begin Text
BENTELER SGL is located alongside aerocomposites powerhouse FACC (see FACC AG: Aerocomposites Powerhouse). Both evolved from ski manufacturer Fischer GmbH, which launched its RTM-based Vacuum Ski technology in 1985. Fischer Composite Technology (FCT) was spun off in 2001 and began production of RTM “hang-on” parts for Porsche (Stuttgart, Germany) the following year. FCT was acquired in 2009 by the BENTELER SGL joint venture, established in 2008 between BENTELER Automotive (Paderborn, Germany) and SGL Group (Wiesbaden, Germany).
Beyond its history of innovative composites production, BENTELER SGL is itself a unique composite of automotive and carbon fiber expertise. BENTELER Automotive develops and produces components and modules for chassis, body and engine/exhaust systems as well as systems solutions for newer technologies, such as electric vehicles. SGL, one of the world’s leading industrial-grade carbon fiber manufacturers, created with BMW AG (Munich, Germany) the supply chain that now supports the latter’s volume production of carbon fiber-reinforced plastic (CFRP) vehicle structures (see BMW Leipzig: The epicenter of i3 production). True to the definition of a composite, however, both companies have retained their distinctive characteristics and strengths within BENTELER SGL. Each has a managing director co-leading the joint venture and each fully supports the company with its broad resources and acumen. The resulting autocomposites production offers capabilities that exceed the sum of its partner companies.
Automated, industrialized composites
BENTELER SGL headquarters are in the original Ried im Innkreis FCT plant, now expanded to 7,000m2 and automated for prototyping new production processes (Fig. 6). Although low- to mid-volume production is still accommodated there, CW toured only the production facility in Ort im Innkreis. The Ried site is typically not open to visitors, because the large 2,000m2 Technical Center frequently has confidential projects running. During CW’s visit, a new hoodset for a premium automotive OEM was being ramped to full-rate production.
end Text
◆ Written exercise 1
Render the rows from the line containing "Within the image" through the line containing "10.3 meters" as a Markdown table with the columns No. and Content, one numbered line per table row and blank lines left out.
These rows have no connection to the text above.
begin Data supplied
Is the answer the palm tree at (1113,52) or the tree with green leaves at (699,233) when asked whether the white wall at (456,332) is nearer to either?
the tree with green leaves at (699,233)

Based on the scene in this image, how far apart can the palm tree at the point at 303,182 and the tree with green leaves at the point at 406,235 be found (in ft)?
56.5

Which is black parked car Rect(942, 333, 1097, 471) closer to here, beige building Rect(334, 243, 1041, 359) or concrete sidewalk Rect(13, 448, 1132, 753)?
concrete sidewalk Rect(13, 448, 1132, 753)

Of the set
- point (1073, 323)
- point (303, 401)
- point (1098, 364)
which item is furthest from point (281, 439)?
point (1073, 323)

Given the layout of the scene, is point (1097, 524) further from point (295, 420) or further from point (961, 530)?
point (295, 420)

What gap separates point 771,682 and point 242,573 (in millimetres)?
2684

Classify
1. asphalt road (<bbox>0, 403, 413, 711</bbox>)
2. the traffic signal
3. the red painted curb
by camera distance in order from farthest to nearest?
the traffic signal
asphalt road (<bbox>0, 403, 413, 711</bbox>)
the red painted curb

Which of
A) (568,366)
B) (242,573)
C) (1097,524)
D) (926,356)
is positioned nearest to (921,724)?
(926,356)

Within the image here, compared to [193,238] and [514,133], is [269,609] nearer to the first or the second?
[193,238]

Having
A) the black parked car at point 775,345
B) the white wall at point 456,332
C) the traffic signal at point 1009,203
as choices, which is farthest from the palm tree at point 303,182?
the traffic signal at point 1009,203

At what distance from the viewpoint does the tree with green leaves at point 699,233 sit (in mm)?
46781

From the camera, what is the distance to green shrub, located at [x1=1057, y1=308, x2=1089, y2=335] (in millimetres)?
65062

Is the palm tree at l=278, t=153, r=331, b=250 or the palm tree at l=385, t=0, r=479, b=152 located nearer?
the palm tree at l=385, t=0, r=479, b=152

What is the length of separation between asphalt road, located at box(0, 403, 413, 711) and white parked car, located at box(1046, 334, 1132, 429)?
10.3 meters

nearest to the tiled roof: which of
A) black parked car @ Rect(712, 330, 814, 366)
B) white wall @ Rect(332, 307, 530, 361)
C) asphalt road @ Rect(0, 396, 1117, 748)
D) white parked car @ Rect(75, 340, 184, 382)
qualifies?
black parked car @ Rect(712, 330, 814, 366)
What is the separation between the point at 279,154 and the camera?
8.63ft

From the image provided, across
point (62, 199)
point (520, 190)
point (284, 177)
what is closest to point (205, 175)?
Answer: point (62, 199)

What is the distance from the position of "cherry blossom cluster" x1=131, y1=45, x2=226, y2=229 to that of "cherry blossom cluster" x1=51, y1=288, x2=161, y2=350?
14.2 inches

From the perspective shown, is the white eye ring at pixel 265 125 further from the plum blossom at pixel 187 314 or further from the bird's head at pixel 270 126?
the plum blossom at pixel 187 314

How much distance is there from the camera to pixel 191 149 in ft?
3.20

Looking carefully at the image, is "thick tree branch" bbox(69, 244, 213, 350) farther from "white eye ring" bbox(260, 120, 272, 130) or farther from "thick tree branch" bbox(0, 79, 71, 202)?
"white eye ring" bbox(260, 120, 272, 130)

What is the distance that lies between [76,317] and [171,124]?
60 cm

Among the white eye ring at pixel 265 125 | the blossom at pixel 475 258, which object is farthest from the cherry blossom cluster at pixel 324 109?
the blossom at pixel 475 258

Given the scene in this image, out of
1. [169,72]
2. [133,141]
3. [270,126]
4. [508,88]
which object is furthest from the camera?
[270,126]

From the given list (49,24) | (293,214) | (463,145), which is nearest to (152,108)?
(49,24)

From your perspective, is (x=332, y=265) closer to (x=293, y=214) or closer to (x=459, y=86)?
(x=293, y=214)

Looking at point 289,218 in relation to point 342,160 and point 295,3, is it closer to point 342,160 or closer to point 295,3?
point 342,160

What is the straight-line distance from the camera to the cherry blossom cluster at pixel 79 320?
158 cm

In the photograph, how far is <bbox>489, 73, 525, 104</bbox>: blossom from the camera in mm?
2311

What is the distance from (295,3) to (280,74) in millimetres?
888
end Data supplied
begin Data supplied
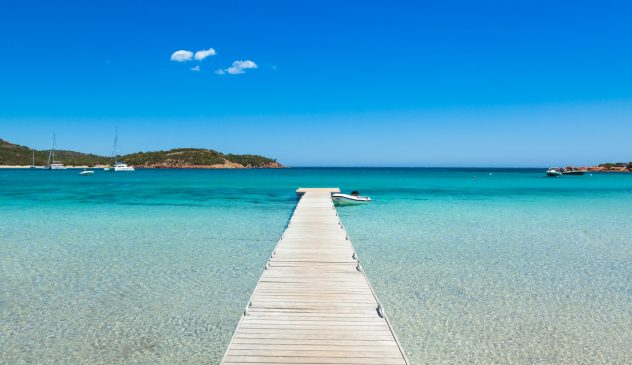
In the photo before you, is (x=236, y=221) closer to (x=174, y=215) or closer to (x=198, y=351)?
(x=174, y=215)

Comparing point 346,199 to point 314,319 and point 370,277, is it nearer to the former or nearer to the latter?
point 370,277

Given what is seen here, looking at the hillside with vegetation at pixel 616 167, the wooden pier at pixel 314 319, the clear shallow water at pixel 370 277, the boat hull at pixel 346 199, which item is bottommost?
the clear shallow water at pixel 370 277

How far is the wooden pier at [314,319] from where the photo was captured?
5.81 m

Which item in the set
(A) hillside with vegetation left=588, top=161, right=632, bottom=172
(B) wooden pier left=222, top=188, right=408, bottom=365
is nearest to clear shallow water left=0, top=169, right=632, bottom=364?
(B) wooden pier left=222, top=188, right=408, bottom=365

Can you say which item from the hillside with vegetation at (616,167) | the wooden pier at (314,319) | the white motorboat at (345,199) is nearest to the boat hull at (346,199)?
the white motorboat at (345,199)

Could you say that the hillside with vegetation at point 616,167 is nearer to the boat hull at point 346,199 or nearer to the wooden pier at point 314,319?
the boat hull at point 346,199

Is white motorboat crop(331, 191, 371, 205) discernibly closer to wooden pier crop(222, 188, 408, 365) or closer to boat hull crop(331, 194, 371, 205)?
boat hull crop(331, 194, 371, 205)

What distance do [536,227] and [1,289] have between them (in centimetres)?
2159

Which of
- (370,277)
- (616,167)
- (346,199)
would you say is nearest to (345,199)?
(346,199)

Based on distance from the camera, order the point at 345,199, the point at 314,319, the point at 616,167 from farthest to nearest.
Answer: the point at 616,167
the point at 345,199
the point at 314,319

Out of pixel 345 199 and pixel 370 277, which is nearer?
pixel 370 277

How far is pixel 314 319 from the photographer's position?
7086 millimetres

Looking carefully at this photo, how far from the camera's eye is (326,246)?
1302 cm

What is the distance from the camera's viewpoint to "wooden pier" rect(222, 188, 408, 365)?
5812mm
end Data supplied
◆ Written exercise 2
In the text on BENTELER SGL, turn the paragraph beginning "BENTELER SGL is located alongside" into a short bulleted list that keeps its main facts.

◆ Expected output 1
| No. | Content |
|---|---|
| 1 | Within the image here, compared to [193,238] and [514,133], is [269,609] nearer to the first or the second? |
| 2 | [193,238] |
| 3 | Having |
| 4 | A) the black parked car at point 775,345 |
| 5 | B) the white wall at point 456,332 |
| 6 | C) the traffic signal at point 1009,203 |
| 7 | as choices, which is farthest from the palm tree at point 303,182? |
| 8 | the traffic signal at point 1009,203 |
| 9 | At what distance from the viewpoint does the tree with green leaves at point 699,233 sit (in mm)? |
| 10 | 46781 |
| 11 | From the camera, what is the distance to green shrub, located at [x1=1057, y1=308, x2=1089, y2=335] (in millimetres)? |
| 12 | 65062 |
| 13 | Is the palm tree at l=278, t=153, r=331, b=250 or the palm tree at l=385, t=0, r=479, b=152 located nearer? |
| 14 | the palm tree at l=385, t=0, r=479, b=152 |
| 15 | What is the length of separation between asphalt road, located at box(0, 403, 413, 711) and white parked car, located at box(1046, 334, 1132, 429)? |
| 16 | 10.3 meters |

◆ Expected output 2
- BENTELER SGL sits next to the aerocomposites company FACC.
- Both grew out of ski maker Fischer GmbH, which launched its RTM-based Vacuum Ski technology in 1985.
- Fischer Composite Technology (FCT) was spun off in 2001 and began making RTM "hang-on" parts for Porsche the following year.
- In 2009, FCT was acquired by BENTELER SGL, a joint venture formed in 2008 by BENTELER Automotive and SGL Group.